>>

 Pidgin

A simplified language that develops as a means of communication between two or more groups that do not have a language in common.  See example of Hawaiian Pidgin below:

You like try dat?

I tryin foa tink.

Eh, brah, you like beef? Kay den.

<<
>>

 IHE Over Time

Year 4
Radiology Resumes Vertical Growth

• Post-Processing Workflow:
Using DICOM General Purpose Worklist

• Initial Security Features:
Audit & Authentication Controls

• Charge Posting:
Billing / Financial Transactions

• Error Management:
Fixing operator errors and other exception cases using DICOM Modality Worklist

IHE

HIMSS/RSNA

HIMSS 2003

<<
>>

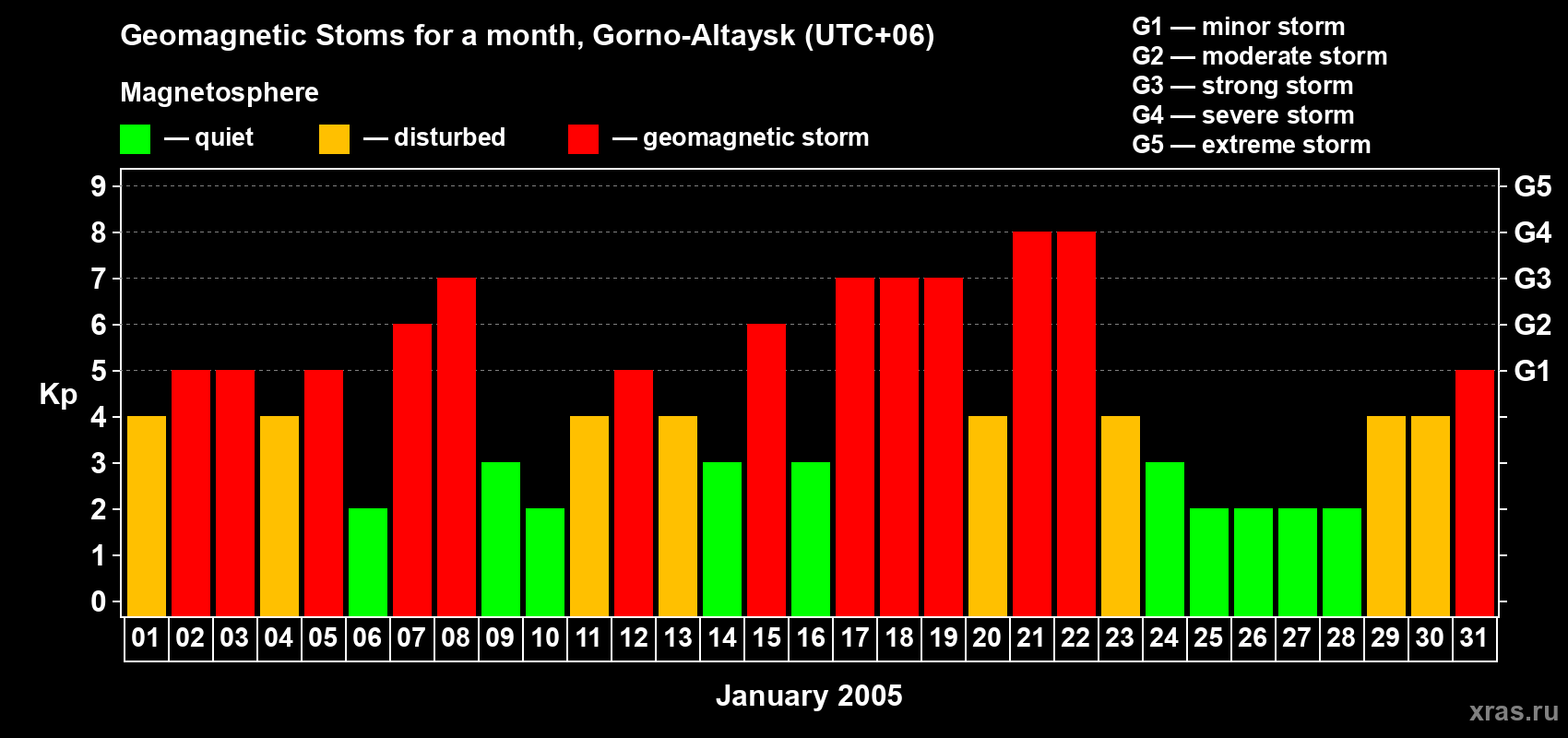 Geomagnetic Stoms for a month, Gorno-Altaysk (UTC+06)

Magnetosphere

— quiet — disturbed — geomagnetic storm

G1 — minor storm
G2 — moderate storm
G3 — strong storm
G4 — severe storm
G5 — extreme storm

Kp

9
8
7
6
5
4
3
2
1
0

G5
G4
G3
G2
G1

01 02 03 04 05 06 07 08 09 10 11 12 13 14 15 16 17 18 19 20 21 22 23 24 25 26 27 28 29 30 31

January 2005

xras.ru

<<

YOUR GOAL
Report the number of lines in the records that include the string "Worklist", and write no other words.

TASK SOLUTION
2